→ Work instruction
In your copy, leave out the pictures; write out all the data exactly.

→ Available data

■ ■ ■

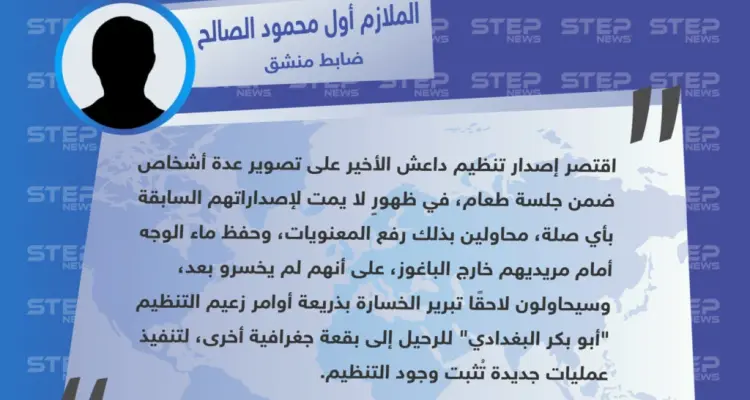 الملازم أول محمود الصالح
ضابط منشق

اقتصر إصدار تنظيم داعش الأخير على تصوير عدة أشخاص ضمن جلسة طعام، في ظهورٍ لا يمت لإصداراتهم السابقة بأي صلة، محاولين بذلك رفع المعنويات، وحفظ ماء الوجه أمام مريديهم خارج الباغوز، على أنهم لم يخسرو بعد، وسيحاولون لاحقًا تبرير الخسارة بذريعة أوامر زعيم التنظيم "أبو بكر البغدادي" للرحيل إلى بقعة جغرافية أخرى، لتنفيذ عمليات جديدة تُثبت وجود التنظيم.

STEP NEWS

■ ■ ■

→ Output for this exercise
 الملازم أول محمود الصالح
ضابط منشق

اقتصر إصدار تنظيم داعش الأخير على تصوير عدة أشخاص ضمن جلسة طعام، في ظهورٍ لا يمت لإصداراتهم السابقة بأي صلة، محاولين بذلك رفع المعنويات، وحفظ ماء الوجه أمام مريديهم خارج الباغوز، على أنهم لم يخسرو بعد، وسيحاولون لاحقًا تبرير الخسارة بذريعة أوامر زعيم التنظيم "أبو بكر البغدادي" للرحيل إلى بقعة جغرافية أخرى، لتنفيذ عمليات جديدة تُثبت وجود التنظيم.

STEP NEWS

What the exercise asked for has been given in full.